DATASET_PATH = DATA_PATH + "UCI HAR Dataset/"
# Load "X" (the neural network's training and testing inputs)
def load_X(X_signals_paths):
X_signals = []
for signal_type_path in X_signals_paths:
file = open(signal_type_path, 'r')
# Read dataset from disk, dealing with text files' syntax
X_signals.append(
[np.array(serie, dtype=np.float32) for serie in [
row.replace(' ', ' ').strip().split(' ') for row in file
]]
)
file.close()
return np.transpose(np.array(X_signals), (1, 2, 0))
X_train_signals_paths = [
DATASET_PATH + TRAIN + "Inertial Signals/" + signal +
"train.txt" for signal in INPUT_SIGNAL_TYPES
]
X_test_signals_paths = [
DATASET_PATH + TEST + "Inertial Signals/" + signal +
"test.txt" for signal in INPUT_SIGNAL_TYPES
]
X_train = load_X(X_train_signals_paths)
X_test = load_X(X_test_signals_paths)
# Load "y" (the neural network's training and testing outputs)
def load_y(y_path):
file = open(y_path, 'r')
# Read dataset from disk, dealing with text file's syntax
y_ = np.array(
[elem for elem in [
row.replace(' ', ' ').strip().split(' ') for row in file
]],
dtype=np.int32
)
file.close()
# Substract 1 to each output class for friendly 0-based indexing
return y_ - 1
y_train_path = DATASET_PATH + TRAIN + "y_train.txt"
y_test_path = DATASET_PATH + TEST + "y_test.txt"
y_train = load_y(y_train_path)
y_test = load_y(y_test_path)
print('OK !')
#collapse-show
def preprocess_data(data_array):
dim_dict = {}
for i in range(9):
name_i = f'dim_{str(i)}'
dim_dict[name_i] = []
for i in range(data_array.shape[0]):
for j in range(data_array.shape[1]):
name_dim = f'dim_{str(j)}'
dim_dict[name_dim].append(
pd.Series(data_array[i][j]).astype('float64'))
return pd.DataFrame(dim_dict)
print('OK !')
#collapse-show
X_train = X_train.reshape(-1,9,128)
X_test = X_test.reshape(-1,9,128)
%time X_train = preprocess_data(X_train)
%time X_test = preprocess_data(X_test)
y_train = list(y_train.copy().ravel())
y_test = list(y_test.copy().ravel())
y_train = [str(each) for each in y_train]
y_test = [str(each) for each in y_test]
rocket_pipeline = make_pipeline(
Rocket(num_kernels = 10000, random_state = 1),
RidgeClassifierCV(alphas=np.logspace(-3, 3, 10), normalize=True)
)
%time rocket_pipeline.fit(X_train, y_train)
%time rocket_pipeline.score(X_test, y_test)
%time y_pred = list(rocket_pipeline.predict(X_test))
%time plot_confusion_matrix(rocket_pipeline, X_test, y_test, display_labels = LABELS)
Conclusion
We were able to improve upon accuracy achieved by LSTM model by a very simple implementation using Rocket.
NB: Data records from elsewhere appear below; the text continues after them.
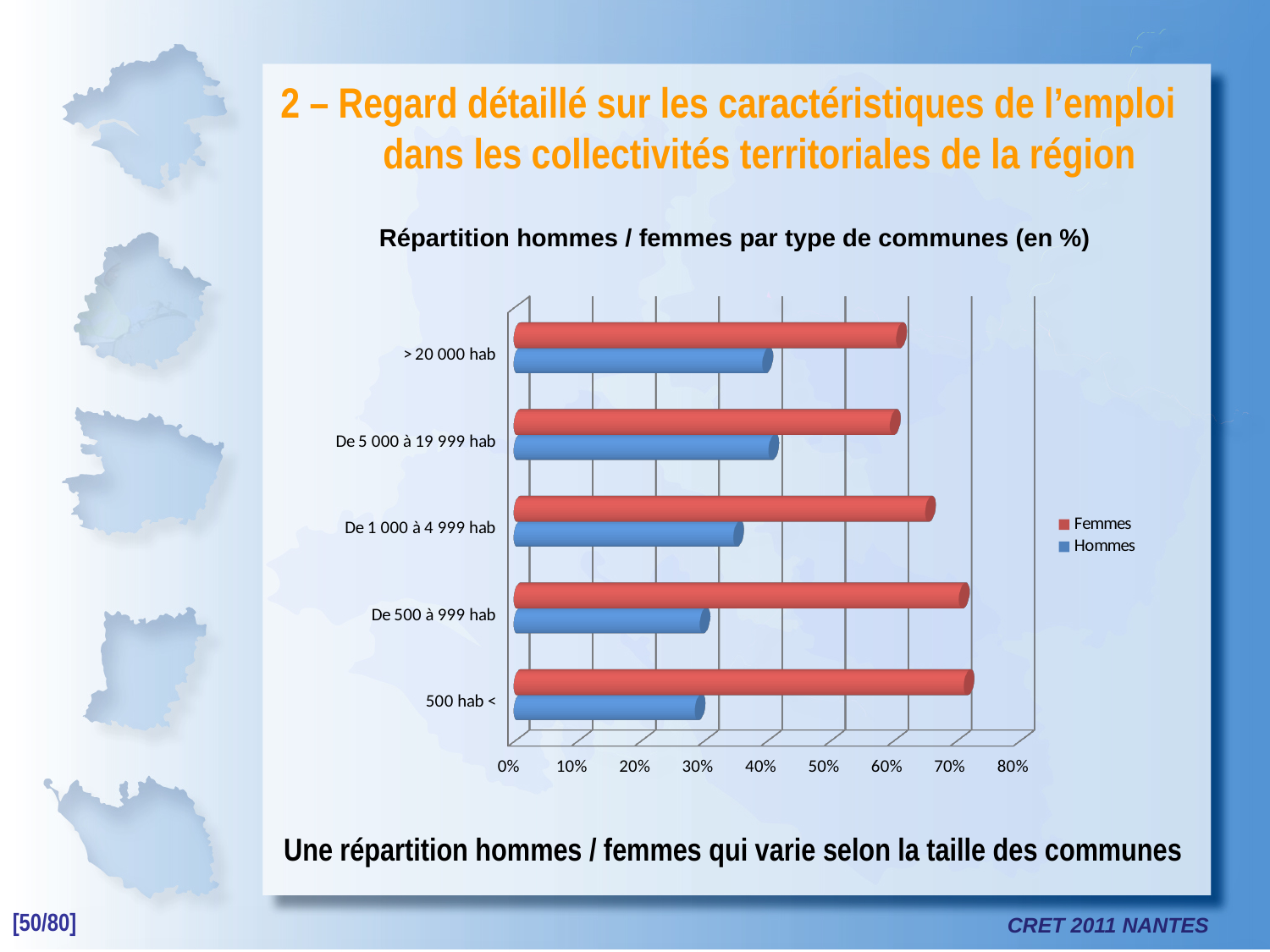
What kind of chart is shown on the slide? bar chart Is the value for Hommes in the '500 hab <' category greater or less than 40%? less How many series does the legend list? 2 Is the value for Femmes in the '> 20 000 hab' category greater or less than 50%? greater Is the value for Hommes in the 'De 500 à 999 hab' category greater or less than 40%? less What is the title of the chart? Répartition hommes / femmes par type de communes (en %) For Femmes, which is larger, the value for '500 hab <' or the value for 'De 5 000 à 19 999 hab'? 500 hab < Which series is shown in red in the legend? Femmes For Hommes, which is larger, the value for '> 20 000 hab' or the value for 'De 500 à 999 hab'? > 20 000 hab In the 'De 1 000 à 4 999 hab' category, which is larger, Femmes or Hommes? Femmes How many commune size categories are shown on the chart? 5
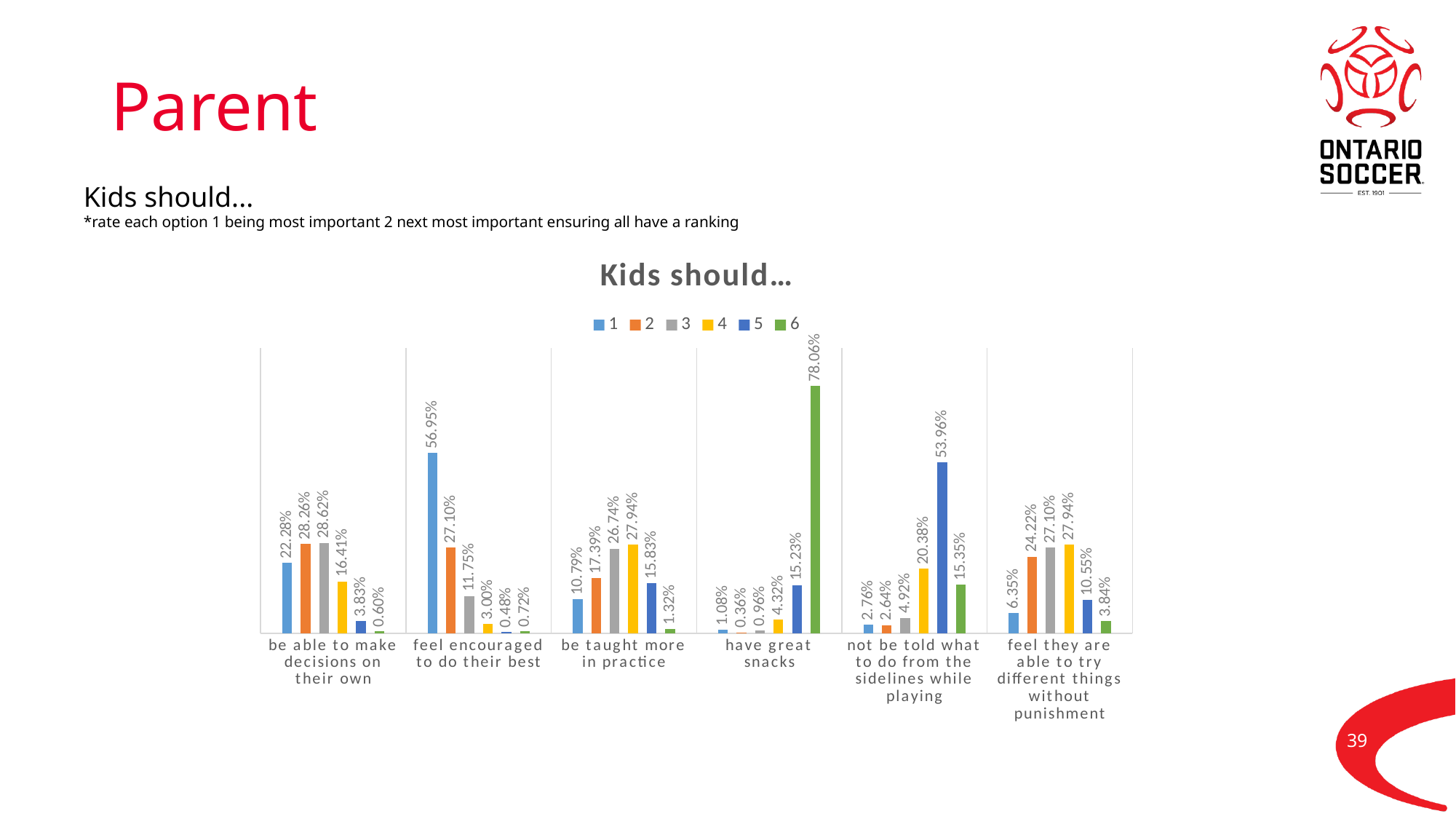
What percentage of parents ranked "feel encouraged to do their best" as 1? 56.95% What is the title of the chart? Kids should… How many series does the legend list? 6 What is the value for series 6 in the "have great snacks" category? 78.06% Which category has the highest value for series 1? feel encouraged to do their best What kind of chart is shown on the slide? bar chart What is the difference between the series 1 value for "feel encouraged to do their best" and the series 1 value for "be able to make decisions on their own"? 34.67% Which is larger: the series 2 value for "feel they are able to try different things without punishment" or the series 2 value for "be taught more in practice"? feel they are able to try different things without punishment How many categories are shown on the x axis? 6 What is the value for series 5 in the "not be told what to do from the sidelines while playing" category? 53.96% What is the value for series 4 in the "be taught more in practice" category? 27.94% Which category has the lowest value for series 6? be able to make decisions on their own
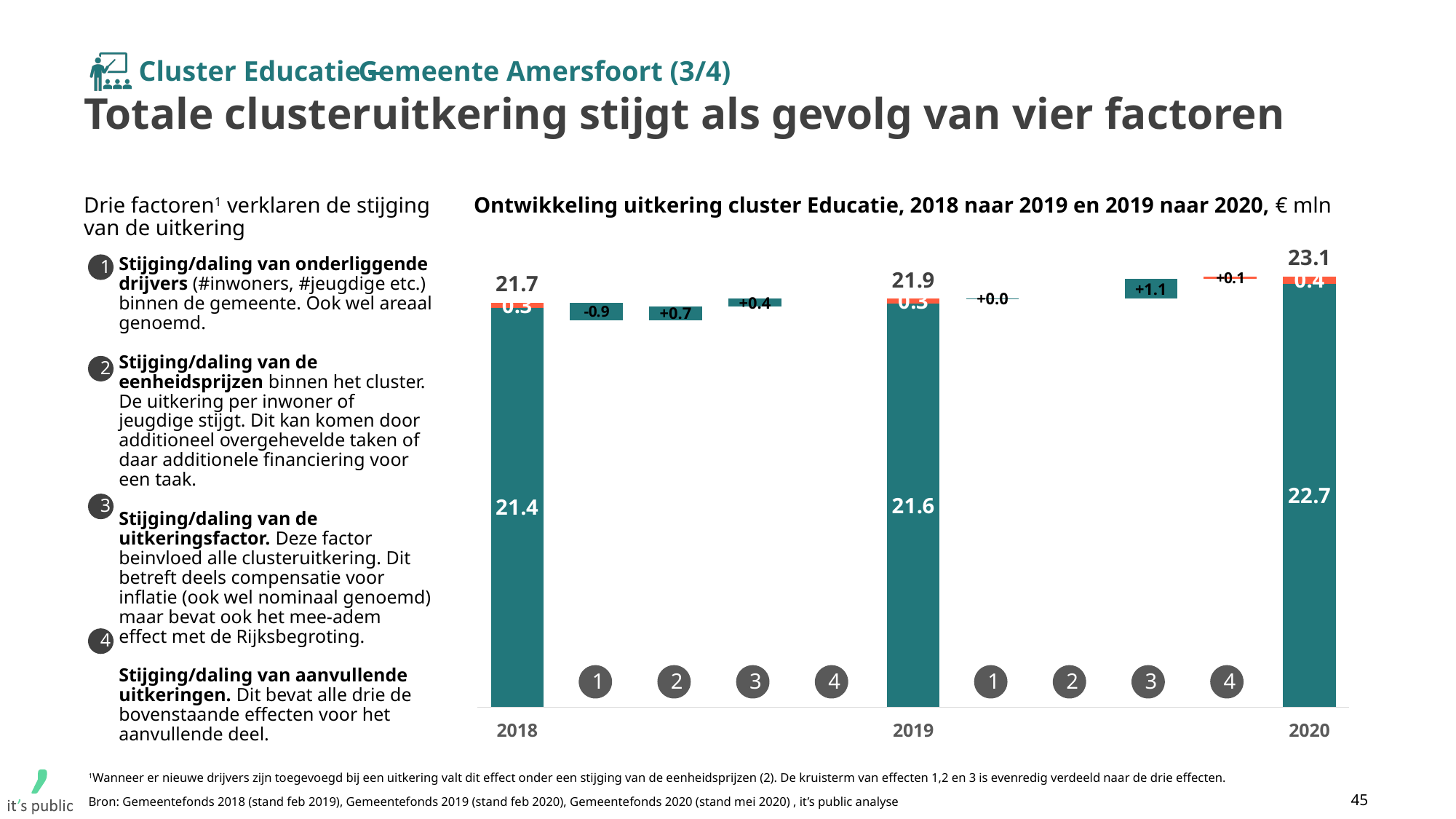
What value is printed inside the large teal segment of the 2019 bar? 21.6 What value is printed on the small orange segment at the top of the 2020 bar? 0.4 Which year has the highest total uitkering on the chart? 2020 Which year has the lowest total uitkering on the chart? 2018 What is the total uitkering for cluster Educatie in 2020 shown on the chart? 23.1 What is the effect of factor 1 on the uitkering from 2018 to 2019? -0.9 By how much does the total uitkering in 2020 exceed the total in 2018? 1.4 What is the total uitkering for cluster Educatie in 2018 shown on the chart? 21.7 What is the effect of factor 3 on the uitkering from 2019 to 2020? +1.1 Does the total uitkering rise or fall from 2018 to 2020? Rise Between 2018 and 2019, which factor has the larger positive effect: factor 2 or factor 3? Factor 2 What unit is stated in the chart title for the values? € mln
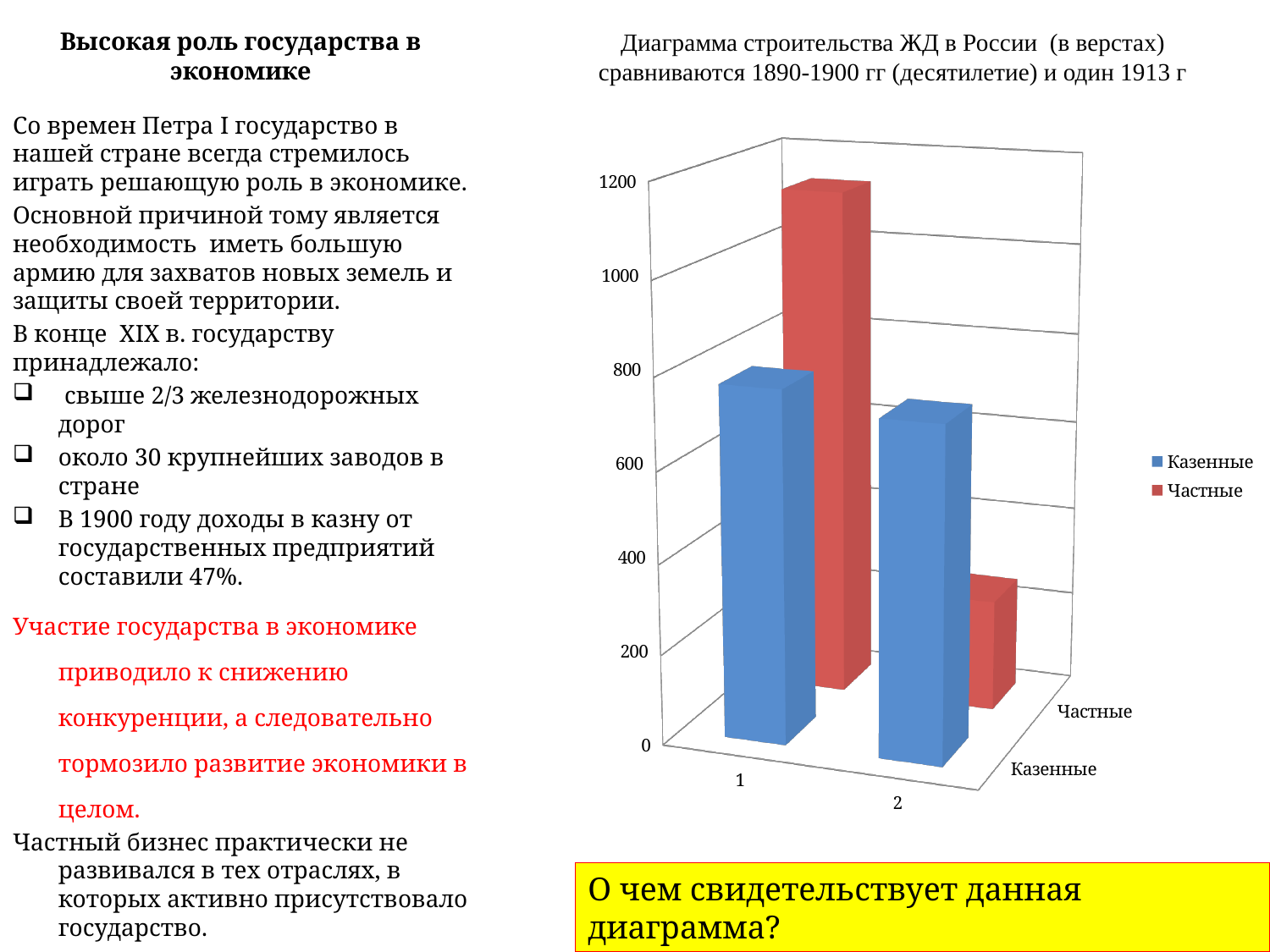
In category 2, which series has the larger value, Казенные or Частные? Казенные What are the two series named in the chart legend? Казенные, Частные Does the value for Частные rise or fall from category 1 to category 2? fall What kind of chart is shown on the slide? bar chart How many categories are shown on the x axis of the chart? 2 Is the value for Казенные in category 1 greater or less than 1000? less Is the value for Частные in category 2 greater or less than 400? less How many series does the chart legend list? 2 Is the value for Частные in category 1 greater or less than 1000? greater In category 1, which series has the larger value, Казенные or Частные? Частные Which series is shown in red in the chart? Частные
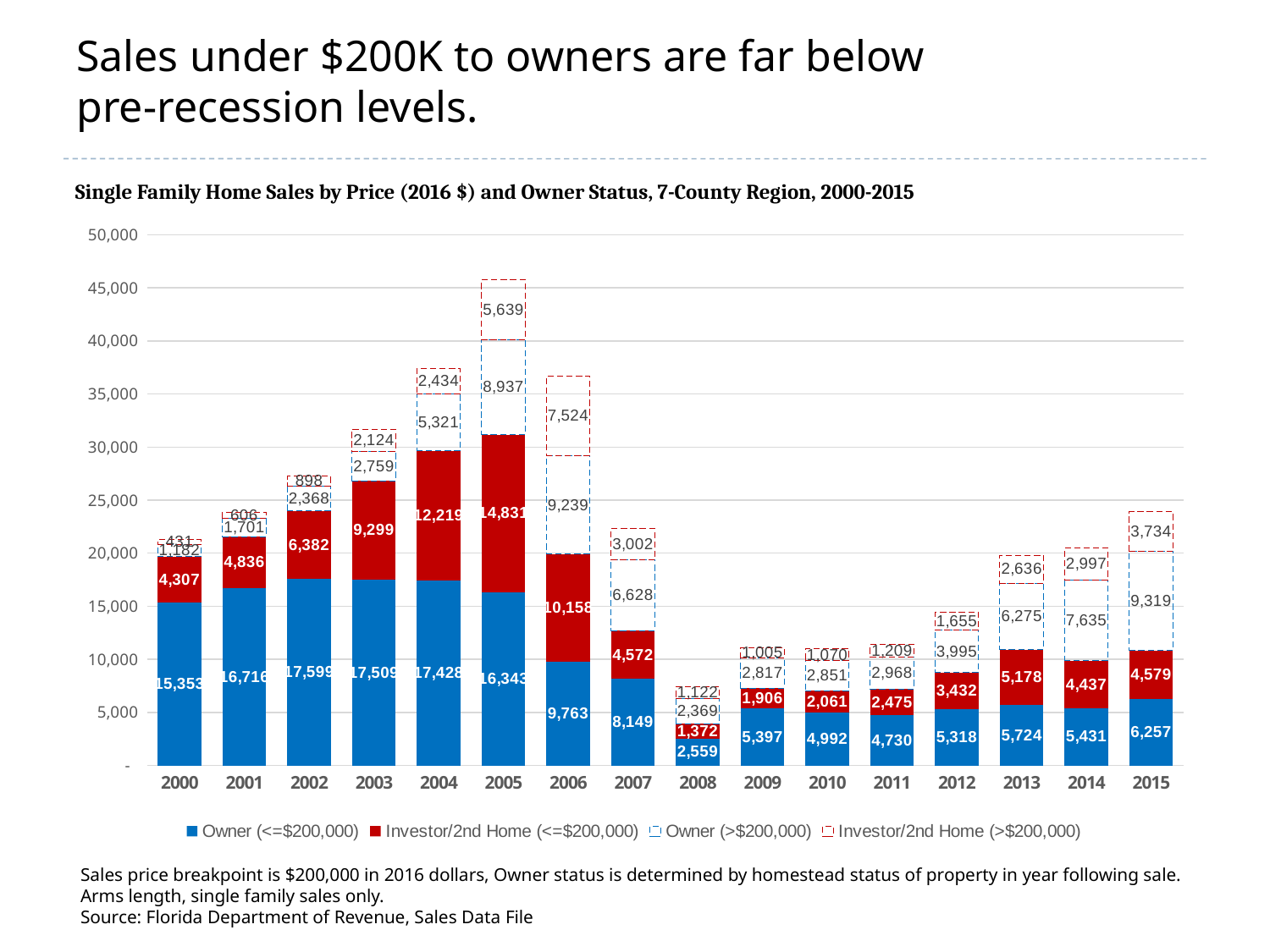
What is the difference between the Owner (<=$200,000) values in 2002 and 2015? 11,342 Which year has the highest value for Investor/2nd Home (<=$200,000)? 2005 What is the value for Investor/2nd Home (>$200,000) in 2006? 7,524 What is the value for Investor/2nd Home (<=$200,000) in 2005? 14,831 What type of chart is shown on the slide? Stacked bar chart What is the value for Owner (>$200,000) in 2015? 9,319 How many years are shown on the x axis? 16 What is the value for Owner (<=$200,000) in 2002? 17,599 Which year has the lowest value for Owner (<=$200,000)? 2008 Is the total of the stacked bar for 2005 greater or less than 40,000? greater What is the total of the stacked bar for 2015? 23,889 How many series does the legend list? 4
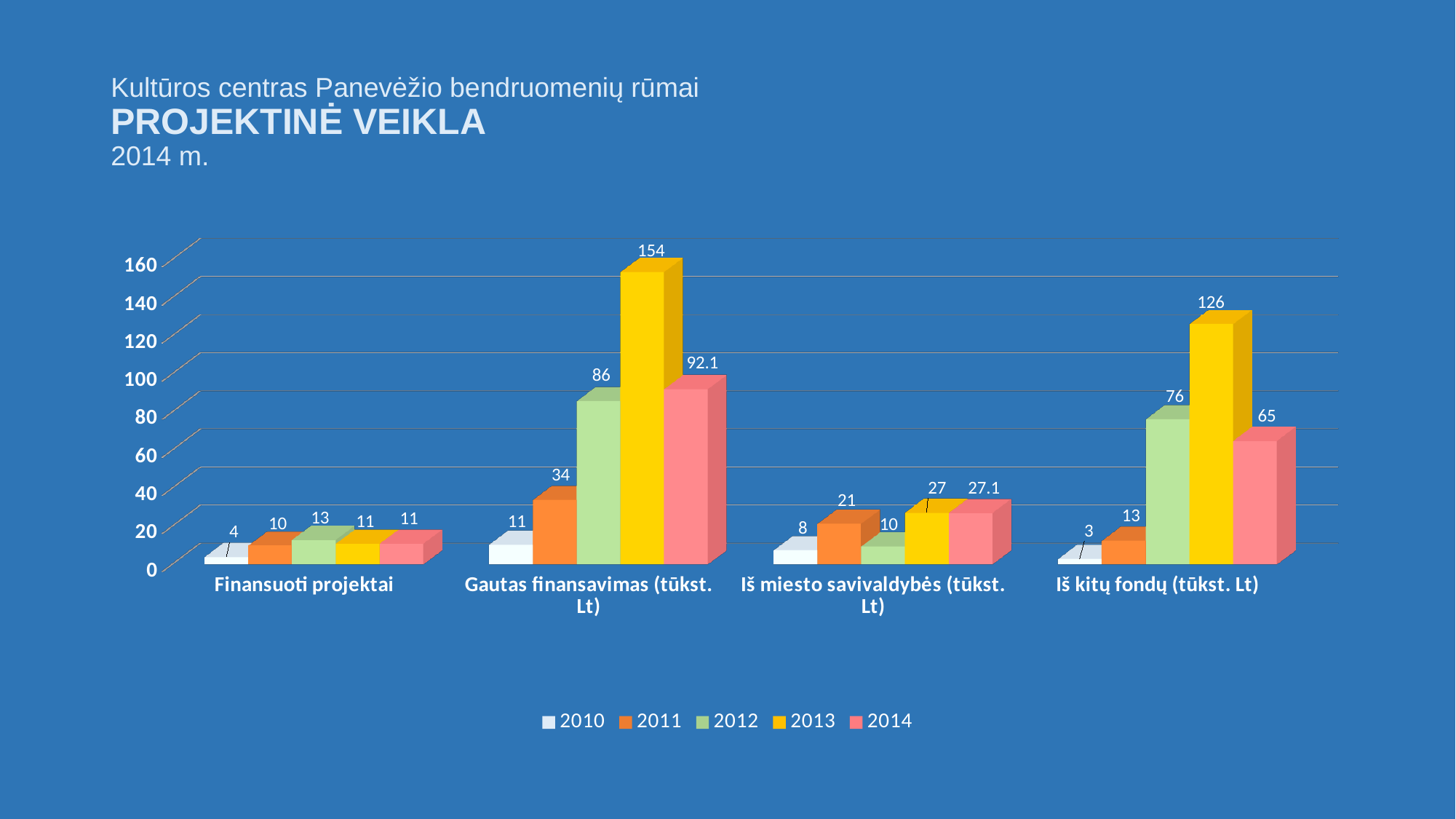
How many series does the legend list? 5 What is the difference between the 2013 and 2014 values in the "Gautas finansavimas (tūkst. Lt)" category? 61.9 How many categories are shown on the x axis? 4 Which year has the lowest value in the "Gautas finansavimas (tūkst. Lt)" category? 2010 Which colour represents the 2013 series in the legend? Yellow Which is larger in the "Iš miesto savivaldybės (tūkst. Lt)" category: the 2011 value or the 2012 value? 2011 What is the value for 2014 in the "Iš miesto savivaldybės (tūkst. Lt)" category? 27.1 What is the value for 2013 in the "Gautas finansavimas (tūkst. Lt)" category? 154 Which year has the highest value in the "Iš kitų fondų (tūkst. Lt)" category? 2013 What is the value for 2014 in the "Iš kitų fondų (tūkst. Lt)" category? 65 What kind of chart is shown on the slide? Bar chart What is the value for 2010 in the "Finansuoti projektai" category? 4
LSTM had scored 91% and using Rocket + Ridge Regression classifier the accuracy jumped to 93%. The performance gain achieved becomes sweeter when you compare the time required to code and train, which was very small compared for rocket in comparison to LSTM in our case. The Rocket methodology is an innovative, simple and fresh technique that attracted my attention to this research paper.